As the current drive to conduct research on GM crops and their effect on ecosystems with an agenda favouring co-existence is spreading to the candidate countries, Malta which is a small island state, is unable to contain buffer zones of a size provisionally considered adequate to ensure against gene contamination of neighbouring crops, being a total area of barely over 300 square kilometers shared by the three main islands.
Procedures to accept applications for deliberate release of GMOs are currently in the process of being rapidly installed by the Maltese authorities. This presents an emergency situation. The European Greens meeting in Congress in Rome call on the Maltese Government to immediately declare the Maltese islands a GMO-free zone in order to stand by the precautionary principle while keeping some areas of the European Union free of GM experiments as a safety measure.

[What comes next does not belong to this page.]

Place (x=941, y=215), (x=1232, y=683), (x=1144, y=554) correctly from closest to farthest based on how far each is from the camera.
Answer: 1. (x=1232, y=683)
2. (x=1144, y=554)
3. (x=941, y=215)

On a national level the medicinal value of indigenous plants has not yet been fully explored while Mediterranean seeds of wild and cultivated plants are at risk unless safeguarded under a zone ruling.
This measure is to be taken into account in the context of Commissioner Franz Fischler's statement last week considering the islands' very specific situation, whereby the EU Agriculture Commissioner is prepared to view Malta as an exceptional case.